Boys – Rest in Peace

Boys - Rest In Peace

La twee pop n’est pas morte. Elle nous envoie régulièrement de ses nouvelles lorsqu’on ne pense plus à elle, s’incarnant dans de nouveaux corps, de nouvelles entités car l’adolescence prolongée est éternelle, permanente dans sa régénération. Sa nouvelle forme, pour nous, est un LP, sorti en 2018 chez Punk Slime Records, du groupe Boys, side project de Nora Karlsson, venue d’Umeå pour déprimer à Stockholm, comme tout le monde, et plus connue pour être la guitariste-chanteuse de Holy. Et il est essentiel. Et magique.

━━━━━━━━━━━━━━━━━━━━

» CONSIGNES:
1. D'après la chronique de l'album Rest in Peace, chez quel label est sorti le LP de Boys ?
2. Prolongez la chronique de l'album Rest in Peace à partir de sa dernière phrase.

» JEU DE DONNÉES:

━━━━━━━━━━━━━━━━━━━━

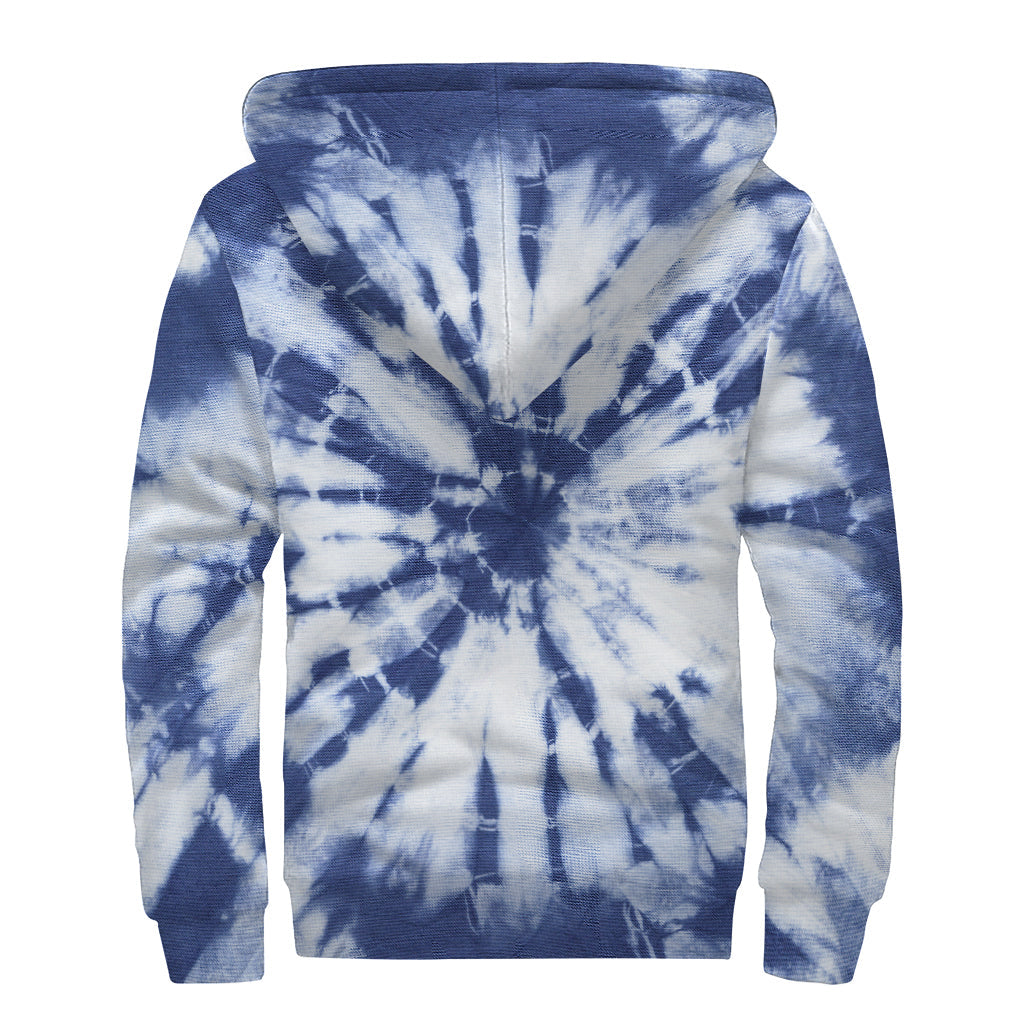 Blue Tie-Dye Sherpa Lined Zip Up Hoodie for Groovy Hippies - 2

━━━━━━━━━━━━━━━━━━━━

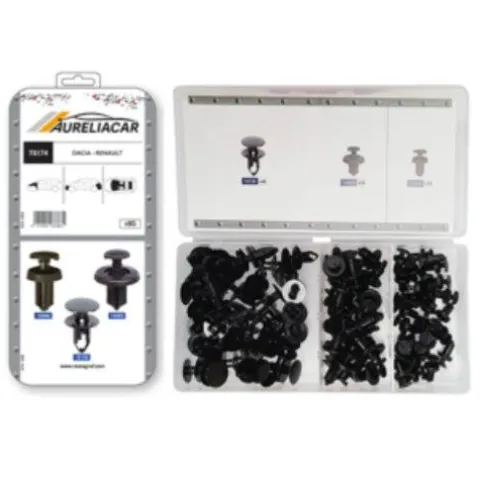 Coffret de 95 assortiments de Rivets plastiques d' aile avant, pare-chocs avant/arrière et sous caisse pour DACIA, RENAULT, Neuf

━━━━━━━━━━━━━━━━━━━━

» CORRIGÉ:
1. Chez Punk Slime Records.

2.
Essentiel car il contient tout ce qu’on aime comme cette voix aiguë si fragile mais qui veut tutoyer les anges (la trinité Moe Tucker, Alison Statton, Georgia Hubley, …), cette pop de peu avec quelques accords de guitares gentiment plaqués mais un peu vifs tout de même (le coup de griffe du chat alangui) et les claviers ondulants qui finissent de prolonger la mélancolie dans des nappes de modernité.

Rien de nouveau sous le soleil noir, me direz-vous. Non, et c’est ça qui est bien mais Boys a en plus le petit truc qui fait la différence : tout un tas de petites astuces de production qu’on attend jamais vraiment tout à fait dans ce genre qui a fait florès dans le lo-fi. C’est cette irruption, dans un « Hemtjänsten » déprimant à souhait, d’accords saturés rageurs puis d’une échappée Velvetienne (3du nom) sur des claviers flageolants et, là, c’est notre petit cœur affolé qui vacille (deux fois).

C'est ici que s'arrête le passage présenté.